Regarding the link with the labor market, how does Tec strive to align its offer to the current needs of the labor market in the context of the Fourth Industrial Revolution?

In Tec de Monterrey, we do not just point to the current needs—we try to predict future trends. After analyzing, we concluded that the Mexican education system employs 20th century teachers and educational models for 21st-century students. Today, the world is changing faster than ever before and all graduates must have specific competencies to face future challenges such as the Fourth Industrial Revolution. We are convinced that many of the jobs that currently exist will be transformed. Therefore, innovation, creativity, and reinvention of work is needed because the use of machines and artificial intelligence is a reality. Our approach toward a transformation of the educational model can support the development of multidisciplinary competencies.

How would you evaluate the collaboration between academia and private companies in Mexico to carry out joint projects in applied research?

It is incipient. Today, Mexico allocates about 0.5% of GDP to R&D. From the perspective of public and private investment in the sector, Japan has around 78% of private investment; South Korea has 75%, Chile has 35%, and Mexico has around 20%, posing a great challenge. Tec de Monterrey is a private non-profit institution that has to find the majority of its resources in the public sector whose funds are sought by all universities.

How will the China-Mexico Innovation Center promote entrepreneurship at Tec de Monterrey, and what has been the strategy of the institution to diversify and deepen international alliances?

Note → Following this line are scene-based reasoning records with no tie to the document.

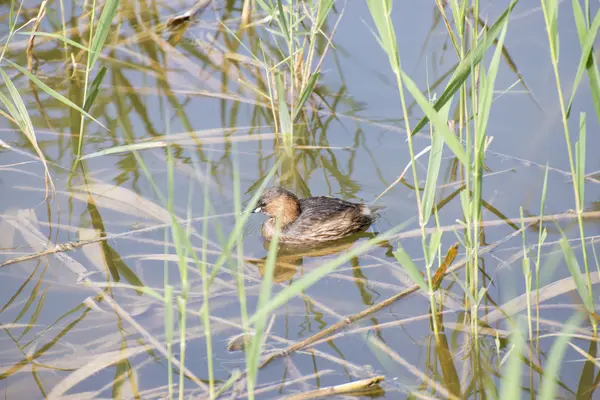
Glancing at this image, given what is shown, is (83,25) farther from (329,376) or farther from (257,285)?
(329,376)

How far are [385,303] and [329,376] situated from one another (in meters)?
0.69

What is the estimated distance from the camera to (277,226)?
3213 mm

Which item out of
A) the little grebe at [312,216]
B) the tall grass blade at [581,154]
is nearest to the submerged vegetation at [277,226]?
the tall grass blade at [581,154]

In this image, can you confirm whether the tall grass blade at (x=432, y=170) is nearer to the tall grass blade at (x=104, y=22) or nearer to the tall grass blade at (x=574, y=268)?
the tall grass blade at (x=574, y=268)

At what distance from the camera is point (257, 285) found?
5.14 m

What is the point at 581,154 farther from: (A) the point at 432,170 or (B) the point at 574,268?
(A) the point at 432,170

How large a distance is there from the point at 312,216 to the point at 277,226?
2.71 metres

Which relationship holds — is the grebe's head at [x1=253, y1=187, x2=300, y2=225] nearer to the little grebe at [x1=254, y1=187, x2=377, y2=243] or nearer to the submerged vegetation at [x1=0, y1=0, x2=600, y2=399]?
the little grebe at [x1=254, y1=187, x2=377, y2=243]

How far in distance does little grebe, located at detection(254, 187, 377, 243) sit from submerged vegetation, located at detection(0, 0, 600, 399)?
12 centimetres

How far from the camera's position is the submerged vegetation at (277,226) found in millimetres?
4078

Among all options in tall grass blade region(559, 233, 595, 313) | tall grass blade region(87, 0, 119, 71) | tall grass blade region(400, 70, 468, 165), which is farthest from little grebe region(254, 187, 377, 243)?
tall grass blade region(400, 70, 468, 165)

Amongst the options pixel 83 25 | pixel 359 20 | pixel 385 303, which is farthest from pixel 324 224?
pixel 83 25

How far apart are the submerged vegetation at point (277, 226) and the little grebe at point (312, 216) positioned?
12 centimetres

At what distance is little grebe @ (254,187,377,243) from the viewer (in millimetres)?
5875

We believe that we must follow the investigation model to move towards entrepreneurship that can come to support the economic and social development. Over time, we have created entrepreneurship ecosystems with accelerators, technology parks, and other different schemes to promote entrepreneurship and knowledge economy. We have looked for international alliances that can help us in technology transfer, access to resources, and exchange leading practices. With the Mexico-China Innovation Center, located in Zhejiang, we expect to have an acceleration of companies in that region, which is experiencing innovation on a massive level. In fact, that area is defined as the "city of artificial intelligence." The Ali Baba Company is also located there, which is close to the government entity and the entity with which we will be collaborating. The region was interested in the profile of Tecnológico de Monterrey because it is a way to access entrepreneurial talent in Mexico. In addition, we were interested in the availability of resources and the link we can have with the entrepreneurship ecosystem of China.